Passage =
begin
Most files under fs/next3 folder (except for the "Added Next3 snapshot files") have been cloned from fs/ext3 folder and from include/linux/ext3*.h include files.
The following files have been changed after they were cloned to support the next3 snapshot feature.
- fs/next3/Kconfig - add next3 snapshot support kernel configuration option.
- fs/next3/Makefile - add next3 snapshot files to next3 file system build.
- fs/next3/balloc.c - add snapshot delete hooks, reserve free blocks for snapshot use and update exclude bitmap on snapshot file block allocations/deletes.
- fs/next3/file.c - enforce snapshot file read-only access permissions.
- fs/next3/inode.c - snapshot file address space read-only ops, data write hooks and implementation of special snapshot file map commands.
- fs/next3/ioctl.c - entry point to snapshot control functions (by chattr -X).
- fs/next3/namei.c - reuse orphan inode list functions for snapshot list manipulation and restrict unlink of snapshot files on list.
- fs/next3/super.c - initialize and terminate snapshot code.
- fs/next3/next3_jbd.c - add snapshot metadata write hooks and trace remaining transaction COW credits.
- fs/next3/next3_jbd.h - add extra COW credits to all journal transactions.
end
Exercises to complete =
(a) Output the part of the passage about Next3 from "Most files under" up to and including "next3 snapshot feature.".
(b) In the passage about Next3, which file is changed to enforce read-only access permissions for snapshot files?

Supplied data =
begin
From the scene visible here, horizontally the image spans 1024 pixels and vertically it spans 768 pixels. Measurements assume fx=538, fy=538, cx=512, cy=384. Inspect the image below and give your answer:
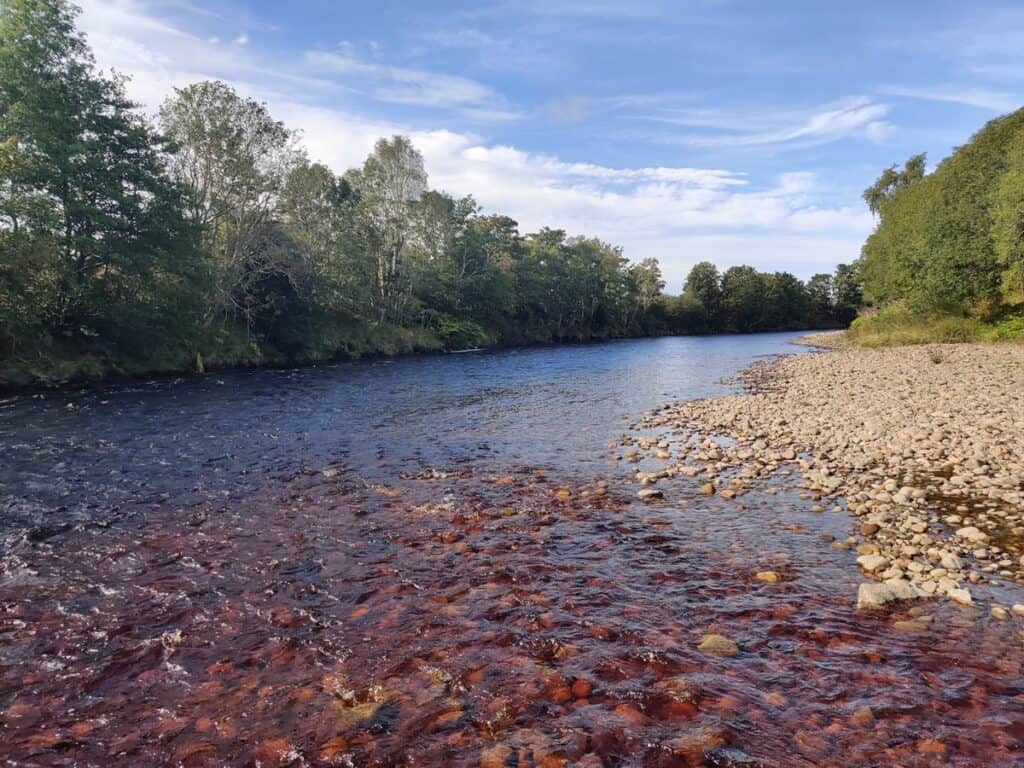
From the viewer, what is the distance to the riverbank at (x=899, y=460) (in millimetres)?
6602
end
Answers for the exercise =
(a)
Most files under fs/next3 folder (except for the "Added Next3 snapshot files") have been cloned from fs/ext3 folder and from include/linux/ext3*.h include files.
The following files have been changed after they were cloned to support the next3 snapshot feature.

(b) fs/next3/file.c